══ SOURCE ══

Afsheen Kabir Rachid, co-founder and co-CEO of non-profit Repowering London - and also chair of Community Energy England - highlighted a pilot project she was working on with housing associations with a view to recruiting around 160 participants to see how hot water immersion heaters could offer flexibility. "It's in the early stages and design and scoping is being developed, but part of it is about looking at what's the payback, and how do you support communities and customers in this process?" she said. "It's about stacking benefits."
Clearly, if communities are to invest in flexible generation projects, such as household low carbon generation or energy storage systems, they need certainty that revenue streams will ensure a payback, which should in turn increase confidence and incentives for communities and consumers to invest in even more of these projects. And to enhance that confidence, community energy needs access to as many difference revenue streams as possible, not just in a local flexibility markets, but also through the likes of the imminent Smart Export Guarantee, as well as national markets for providing services such as frequency response.
So-called benefit stacking from multiple schemes is, therefore, "absolutely critical", said Brazier. "The key thing is to be able to stack different revenue streams for your assets. So in the future part of it will be helping local distribution operators get more capacity into their networks - so part of that 850MW - but that's only part of the story, as community energy operators need to be participating in energy trading. There's a range of services, and we're working with our networks to make sure contracts are not exclusive. There's been a historical problem with exclusivity clauses in some contracts meaning contractors can't participate in other markets, so we're removing all of that."
Ultimately, networks and community energy groups both share the same vision: a low carbon, flexible, accessible, and affordable energy system for consumers. But the road to reaching that destination requires a great deal of collaboration and trust, and several logistical concerns and frustrations were raised by community energy figures at the meeting.
Firstly, in order for revenue stacking to work, and to create confidence to invest in local energy projects, there are evidently issues to be ironed out over the length of contracts offered by networks to community energy suppliers in these nascent flexibility markets.
Jodie Giles, senior project manager for communities at energy advisory non-profit Regen, raised concerns that one-year contracts or even shorter were typically being offered, but that these were not nearly long enough for many community energy operators that required longer-term certainty to sign off on an agreement. Ultimately, it comes down to risk: short term contracts may offer a good bet if there is confidence the market will become more attractive over time, but for community energy operators often operating with few resources, tight margins, and in some cases with considerable support from volunteers, they offer less security and revenues that are harder to predict, she explained.
"It is so difficult to try and stack all of those revenues, and looking at the revenue streams from flexibility, they are just too short term," she warned.
Moreover, issues were highlighted by community energy figures over the concept of pushing for a level playing field in flexibility markets, as this can in some cases end up favouring high carbon fossil fuel sources of power, according to Nigel Hargreaves, chair of Norwich Community Solar Coop.
"If you remain technology agnostic, then you're going to encourage, as we're seeing, the increase in diesel generators, which flies completely in the face what we're trying to do in terms of zero carbon by 2050 or before, so that obviously has to change," he said. "Community energy is I think mostly motivated by decarbonisation, so if you want to encourage community engagement and flexibility, then don't be technology agnostic."

═══

TASK GOAL: In the community energy article, starting at "Moreover, issues were" and ending at "Community Solar Coop.", change "level playing field" to "equal footing" and give that stretch of the article again.

══ ITEMS ══

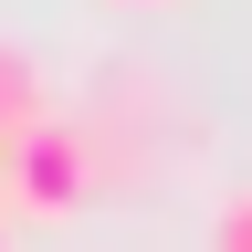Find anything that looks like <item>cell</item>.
Returning a JSON list of instances; mask_svg holds the SVG:
<instances>
[{"instance_id":"3","label":"cell","mask_w":252,"mask_h":252,"mask_svg":"<svg viewBox=\"0 0 252 252\" xmlns=\"http://www.w3.org/2000/svg\"><path fill=\"white\" fill-rule=\"evenodd\" d=\"M220 252H252V189L231 200V220H220Z\"/></svg>"},{"instance_id":"1","label":"cell","mask_w":252,"mask_h":252,"mask_svg":"<svg viewBox=\"0 0 252 252\" xmlns=\"http://www.w3.org/2000/svg\"><path fill=\"white\" fill-rule=\"evenodd\" d=\"M0 179H11V210H32V220H63V210L94 189V147H84L63 116H53V126H32V137L0 158Z\"/></svg>"},{"instance_id":"2","label":"cell","mask_w":252,"mask_h":252,"mask_svg":"<svg viewBox=\"0 0 252 252\" xmlns=\"http://www.w3.org/2000/svg\"><path fill=\"white\" fill-rule=\"evenodd\" d=\"M32 126H53V105H42V74H32V63L0 42V158H11Z\"/></svg>"},{"instance_id":"4","label":"cell","mask_w":252,"mask_h":252,"mask_svg":"<svg viewBox=\"0 0 252 252\" xmlns=\"http://www.w3.org/2000/svg\"><path fill=\"white\" fill-rule=\"evenodd\" d=\"M0 210H11V179H0Z\"/></svg>"}]
</instances>
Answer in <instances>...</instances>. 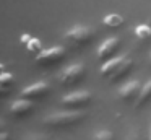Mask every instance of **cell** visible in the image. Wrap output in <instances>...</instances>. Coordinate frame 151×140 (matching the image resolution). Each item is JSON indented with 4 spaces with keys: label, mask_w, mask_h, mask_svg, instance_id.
<instances>
[{
    "label": "cell",
    "mask_w": 151,
    "mask_h": 140,
    "mask_svg": "<svg viewBox=\"0 0 151 140\" xmlns=\"http://www.w3.org/2000/svg\"><path fill=\"white\" fill-rule=\"evenodd\" d=\"M0 140H8V133L5 130H2V133H0Z\"/></svg>",
    "instance_id": "cell-20"
},
{
    "label": "cell",
    "mask_w": 151,
    "mask_h": 140,
    "mask_svg": "<svg viewBox=\"0 0 151 140\" xmlns=\"http://www.w3.org/2000/svg\"><path fill=\"white\" fill-rule=\"evenodd\" d=\"M125 60H127V55H117V57L109 59V60H106L104 64L101 65L99 73H101L102 77H109V78H111L112 75H114L115 72L122 67V64H124Z\"/></svg>",
    "instance_id": "cell-10"
},
{
    "label": "cell",
    "mask_w": 151,
    "mask_h": 140,
    "mask_svg": "<svg viewBox=\"0 0 151 140\" xmlns=\"http://www.w3.org/2000/svg\"><path fill=\"white\" fill-rule=\"evenodd\" d=\"M88 117V114L81 109H75V111H59L54 112L50 116L44 117V124L54 129H60V127H70V125H76V124L83 122Z\"/></svg>",
    "instance_id": "cell-1"
},
{
    "label": "cell",
    "mask_w": 151,
    "mask_h": 140,
    "mask_svg": "<svg viewBox=\"0 0 151 140\" xmlns=\"http://www.w3.org/2000/svg\"><path fill=\"white\" fill-rule=\"evenodd\" d=\"M148 140H151V124H150V129H148Z\"/></svg>",
    "instance_id": "cell-21"
},
{
    "label": "cell",
    "mask_w": 151,
    "mask_h": 140,
    "mask_svg": "<svg viewBox=\"0 0 151 140\" xmlns=\"http://www.w3.org/2000/svg\"><path fill=\"white\" fill-rule=\"evenodd\" d=\"M94 36H96V33L93 28L85 26V25H78V26L70 28L68 31L63 34V38H65V41L68 42L72 47H83V46H86L88 42H91L93 39H94Z\"/></svg>",
    "instance_id": "cell-2"
},
{
    "label": "cell",
    "mask_w": 151,
    "mask_h": 140,
    "mask_svg": "<svg viewBox=\"0 0 151 140\" xmlns=\"http://www.w3.org/2000/svg\"><path fill=\"white\" fill-rule=\"evenodd\" d=\"M23 140H50V137L46 135V133H29Z\"/></svg>",
    "instance_id": "cell-19"
},
{
    "label": "cell",
    "mask_w": 151,
    "mask_h": 140,
    "mask_svg": "<svg viewBox=\"0 0 151 140\" xmlns=\"http://www.w3.org/2000/svg\"><path fill=\"white\" fill-rule=\"evenodd\" d=\"M41 47H42V44H41V41H39V39H36V38H31V41L26 44L28 51L33 52V54H36V55L39 54V52H42V51H41Z\"/></svg>",
    "instance_id": "cell-17"
},
{
    "label": "cell",
    "mask_w": 151,
    "mask_h": 140,
    "mask_svg": "<svg viewBox=\"0 0 151 140\" xmlns=\"http://www.w3.org/2000/svg\"><path fill=\"white\" fill-rule=\"evenodd\" d=\"M102 23H104V25L107 26V28H117V26H120L122 23H124V18H122L120 15H115V13H111V15L104 16Z\"/></svg>",
    "instance_id": "cell-14"
},
{
    "label": "cell",
    "mask_w": 151,
    "mask_h": 140,
    "mask_svg": "<svg viewBox=\"0 0 151 140\" xmlns=\"http://www.w3.org/2000/svg\"><path fill=\"white\" fill-rule=\"evenodd\" d=\"M85 75H86L85 65L83 64H72L62 70V73L59 75V81L63 86H72V85L80 83L85 78Z\"/></svg>",
    "instance_id": "cell-3"
},
{
    "label": "cell",
    "mask_w": 151,
    "mask_h": 140,
    "mask_svg": "<svg viewBox=\"0 0 151 140\" xmlns=\"http://www.w3.org/2000/svg\"><path fill=\"white\" fill-rule=\"evenodd\" d=\"M120 47V39L117 36H112V38H107L101 46L98 47V59L102 62L109 60V59L114 57V54L119 51Z\"/></svg>",
    "instance_id": "cell-6"
},
{
    "label": "cell",
    "mask_w": 151,
    "mask_h": 140,
    "mask_svg": "<svg viewBox=\"0 0 151 140\" xmlns=\"http://www.w3.org/2000/svg\"><path fill=\"white\" fill-rule=\"evenodd\" d=\"M91 140H114V133L111 132V130H96L94 133H93V139Z\"/></svg>",
    "instance_id": "cell-16"
},
{
    "label": "cell",
    "mask_w": 151,
    "mask_h": 140,
    "mask_svg": "<svg viewBox=\"0 0 151 140\" xmlns=\"http://www.w3.org/2000/svg\"><path fill=\"white\" fill-rule=\"evenodd\" d=\"M141 88L143 86L140 85L138 80H130L119 88V98H120L122 101H132V99L137 101V98L140 96Z\"/></svg>",
    "instance_id": "cell-8"
},
{
    "label": "cell",
    "mask_w": 151,
    "mask_h": 140,
    "mask_svg": "<svg viewBox=\"0 0 151 140\" xmlns=\"http://www.w3.org/2000/svg\"><path fill=\"white\" fill-rule=\"evenodd\" d=\"M150 99H151V78L143 85V88H141V91H140V96L137 98V101H135V107L145 106Z\"/></svg>",
    "instance_id": "cell-13"
},
{
    "label": "cell",
    "mask_w": 151,
    "mask_h": 140,
    "mask_svg": "<svg viewBox=\"0 0 151 140\" xmlns=\"http://www.w3.org/2000/svg\"><path fill=\"white\" fill-rule=\"evenodd\" d=\"M127 140H141V135H140V130H138V127H132V129L128 130Z\"/></svg>",
    "instance_id": "cell-18"
},
{
    "label": "cell",
    "mask_w": 151,
    "mask_h": 140,
    "mask_svg": "<svg viewBox=\"0 0 151 140\" xmlns=\"http://www.w3.org/2000/svg\"><path fill=\"white\" fill-rule=\"evenodd\" d=\"M33 107H34L33 101L21 98V99H17L10 104V114L13 117H24L33 112Z\"/></svg>",
    "instance_id": "cell-9"
},
{
    "label": "cell",
    "mask_w": 151,
    "mask_h": 140,
    "mask_svg": "<svg viewBox=\"0 0 151 140\" xmlns=\"http://www.w3.org/2000/svg\"><path fill=\"white\" fill-rule=\"evenodd\" d=\"M49 91H50L49 83H46V81H36V83H33V85L24 88V90L21 91V96H23L24 99H41V98H44Z\"/></svg>",
    "instance_id": "cell-7"
},
{
    "label": "cell",
    "mask_w": 151,
    "mask_h": 140,
    "mask_svg": "<svg viewBox=\"0 0 151 140\" xmlns=\"http://www.w3.org/2000/svg\"><path fill=\"white\" fill-rule=\"evenodd\" d=\"M135 36L141 41H148L151 38V28L148 25H138L135 28Z\"/></svg>",
    "instance_id": "cell-15"
},
{
    "label": "cell",
    "mask_w": 151,
    "mask_h": 140,
    "mask_svg": "<svg viewBox=\"0 0 151 140\" xmlns=\"http://www.w3.org/2000/svg\"><path fill=\"white\" fill-rule=\"evenodd\" d=\"M63 57H65V49L62 46H54L36 55V64L41 67H50V65L59 64Z\"/></svg>",
    "instance_id": "cell-5"
},
{
    "label": "cell",
    "mask_w": 151,
    "mask_h": 140,
    "mask_svg": "<svg viewBox=\"0 0 151 140\" xmlns=\"http://www.w3.org/2000/svg\"><path fill=\"white\" fill-rule=\"evenodd\" d=\"M132 68H133V60H132V59H127V60H125L124 64H122V67L119 68V70L115 72V73L112 75L111 78H109V80H111L112 83H115V81H120L122 78H125L128 73H130Z\"/></svg>",
    "instance_id": "cell-11"
},
{
    "label": "cell",
    "mask_w": 151,
    "mask_h": 140,
    "mask_svg": "<svg viewBox=\"0 0 151 140\" xmlns=\"http://www.w3.org/2000/svg\"><path fill=\"white\" fill-rule=\"evenodd\" d=\"M13 85H15L13 75L8 73V72H2V75H0V93L5 96V94L13 88Z\"/></svg>",
    "instance_id": "cell-12"
},
{
    "label": "cell",
    "mask_w": 151,
    "mask_h": 140,
    "mask_svg": "<svg viewBox=\"0 0 151 140\" xmlns=\"http://www.w3.org/2000/svg\"><path fill=\"white\" fill-rule=\"evenodd\" d=\"M91 98L93 94L89 91L80 90V91H72V93L65 94L60 103L65 107H70V109H81V107H86L91 103Z\"/></svg>",
    "instance_id": "cell-4"
}]
</instances>
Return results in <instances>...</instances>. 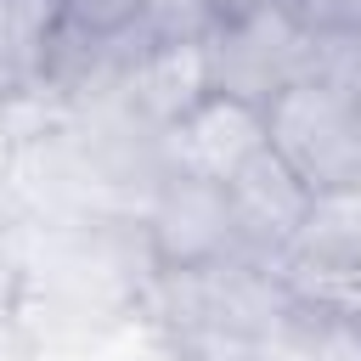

═══

EXPECTED ANSWER:
Moreover, issues were highlighted by community energy figures over the concept of pushing for a equal footing in flexibility markets, as this can in some cases end up favouring high carbon fossil fuel sources of power, according to Nigel Hargreaves, chair of Norwich Community Solar Coop.